Cuando la frontera se desborda (literalmente)
En una demostración de que sus habilidades van mucho más allá de revisar maletas y preguntar “¿el propósito de su viaje?”, la siempre polifacética Oficina de Aduanas y Protección Fronteriza de EE.UU. (CBP, por si vives bajo una piedra) decidió que vigilar la línea imaginaria entre países era aburrido. ¿Un plan mejor? Convertirse en los héroes de acción de un conductor en Washington que, al parecer, subestimó grotescamente el concepto de “carretera inundada”.

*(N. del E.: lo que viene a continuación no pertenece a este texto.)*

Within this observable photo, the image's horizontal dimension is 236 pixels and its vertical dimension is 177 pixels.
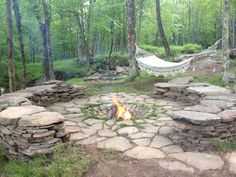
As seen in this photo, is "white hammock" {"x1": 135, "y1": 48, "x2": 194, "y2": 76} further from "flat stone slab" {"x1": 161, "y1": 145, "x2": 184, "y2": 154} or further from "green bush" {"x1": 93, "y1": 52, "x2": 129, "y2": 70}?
"green bush" {"x1": 93, "y1": 52, "x2": 129, "y2": 70}

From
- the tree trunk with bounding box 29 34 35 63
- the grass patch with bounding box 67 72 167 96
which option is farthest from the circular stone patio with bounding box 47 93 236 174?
the tree trunk with bounding box 29 34 35 63

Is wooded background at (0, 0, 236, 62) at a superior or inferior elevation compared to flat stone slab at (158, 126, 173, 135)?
superior

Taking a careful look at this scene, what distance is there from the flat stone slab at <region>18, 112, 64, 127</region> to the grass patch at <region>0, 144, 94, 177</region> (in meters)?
0.30

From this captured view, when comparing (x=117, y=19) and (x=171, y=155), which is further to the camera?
(x=117, y=19)

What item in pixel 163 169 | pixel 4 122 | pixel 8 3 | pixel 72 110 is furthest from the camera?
pixel 8 3

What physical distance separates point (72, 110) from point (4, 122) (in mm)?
1565

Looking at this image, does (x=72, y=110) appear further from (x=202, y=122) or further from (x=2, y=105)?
(x=202, y=122)

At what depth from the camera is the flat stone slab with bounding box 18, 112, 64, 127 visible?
3078mm

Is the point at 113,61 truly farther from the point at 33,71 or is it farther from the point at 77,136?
the point at 77,136

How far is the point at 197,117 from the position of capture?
123 inches

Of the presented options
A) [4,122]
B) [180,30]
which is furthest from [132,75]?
[180,30]

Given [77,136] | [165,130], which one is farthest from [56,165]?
[165,130]

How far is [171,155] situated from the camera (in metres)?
2.91

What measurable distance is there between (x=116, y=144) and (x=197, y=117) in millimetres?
971
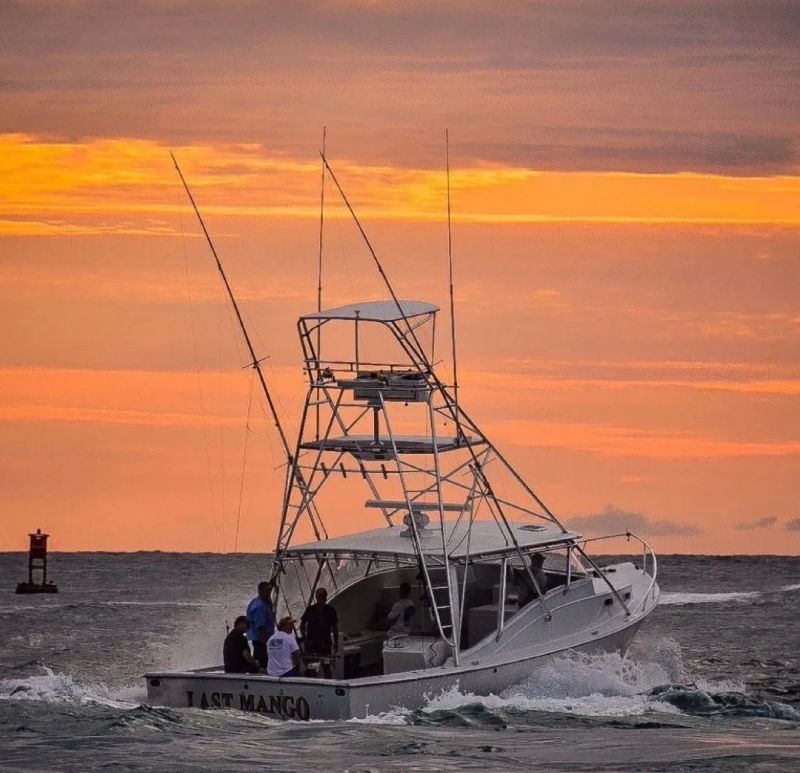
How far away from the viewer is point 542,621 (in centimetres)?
2902

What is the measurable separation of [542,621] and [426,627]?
1799 mm

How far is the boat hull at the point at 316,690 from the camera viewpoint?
2566 cm

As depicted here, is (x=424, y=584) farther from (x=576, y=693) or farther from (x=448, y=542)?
(x=576, y=693)

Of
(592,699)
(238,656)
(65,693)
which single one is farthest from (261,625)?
(592,699)

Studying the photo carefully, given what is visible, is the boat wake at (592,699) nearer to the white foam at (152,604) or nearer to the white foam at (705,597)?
the white foam at (705,597)

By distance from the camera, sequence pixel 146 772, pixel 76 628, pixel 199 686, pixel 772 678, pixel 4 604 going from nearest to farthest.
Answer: pixel 146 772 → pixel 199 686 → pixel 772 678 → pixel 76 628 → pixel 4 604

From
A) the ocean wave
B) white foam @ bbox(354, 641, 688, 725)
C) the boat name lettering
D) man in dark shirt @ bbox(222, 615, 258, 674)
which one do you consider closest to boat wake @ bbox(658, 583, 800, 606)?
the ocean wave

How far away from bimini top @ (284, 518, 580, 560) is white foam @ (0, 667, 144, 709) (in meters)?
3.31

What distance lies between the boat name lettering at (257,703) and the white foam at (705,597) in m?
46.2

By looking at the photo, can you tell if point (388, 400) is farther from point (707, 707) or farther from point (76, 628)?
point (76, 628)

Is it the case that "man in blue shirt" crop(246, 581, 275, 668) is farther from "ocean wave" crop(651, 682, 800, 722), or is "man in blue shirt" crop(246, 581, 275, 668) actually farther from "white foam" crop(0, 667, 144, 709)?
"ocean wave" crop(651, 682, 800, 722)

La tragicomedia acuática comenzó mientras los agentes de la Oficina de Operaciones Aéreas y Marítimas (AMO) sobrevolaban la zona, evaluando los estragos de las inundaciones. Desde su cómodo asiento en el cielo, alguien debió exclamar: “Oye, ¿ven ese camión enorme que parece una isla desesperada en medio del río que antes era una calle? Me apuesto mi donut a que el conductor no está ahí por turismo”. Efectivamente, habían divisado a un camionero cuya jornada laboral había dado un giro dramático hacia el género de supervivencia.
Coordinación, chalecos salvavidas y un helicóptero de juguete (muy caro)
¿Qué hace una agencia fronteriza cuando encuentra a alguien atrapado *dentro* del país? ¡Rescatarlo, por supuesto! Con una eficiencia que haría llorar de envidia a cualquier comité, el equipo AMO se puso en contacto con los chicos duros del equipo BORSTAR (la Patrulla Fronteriza Táctica y de Rescate, porque un acrónimo intimidante es la mitad del trabajo). Imagina la escena: un helicóptero de vigilancia, cuya función habitual es espiar desde las alturas, se transforma en el ángel de la guardia con rotores, guiando a los rescatistas terrestres como si fuera el GPS más caro y ruidoso del mundo.
La respuesta rápida y coordinada logró lo imposible: hacer que un equipo terrestre luchara contra corrientes traicioneras para alcanzar un camión que, para entonces, probablemente ya tenía peces en el salpicadero. El conductor, cuyo nombre se mantiene en el anonimato (posiblemente por vergüenza o porque aún está secándose), fue extraído de su prisión metálica. Los informes confirman que salió ileso, aunque en “estado de shock”. Vamos, ¿quién no lo estaría después de tener su propio episodio de *A todo gas: Deriva Acuática*?
Este glorioso episodio sirve para recordarnos la versatilidad de estas unidades. Un día están deteniendo contrabando, y al siguiente están salvando vidas en condiciones climáticas extremas. Es casi como si el contribuyente estuviera obteniendo un dos por uno: vigilancia *y* servicio de rescate acuático. Todo un chollo.
La próxima vez que pienses que los agentes fronterizos solo miran pasaportes, recuerda esta historia. Puede que su próximo turno no sea en un árido desierto, sino pescando conductores despistados de las furiosas aguas de Washington. Porque en el gran teatro de lo absurdo que a veces es la vida, es reconfortante saber que algunos llevan cuerdas de rescate y no solo preguntas incómodas.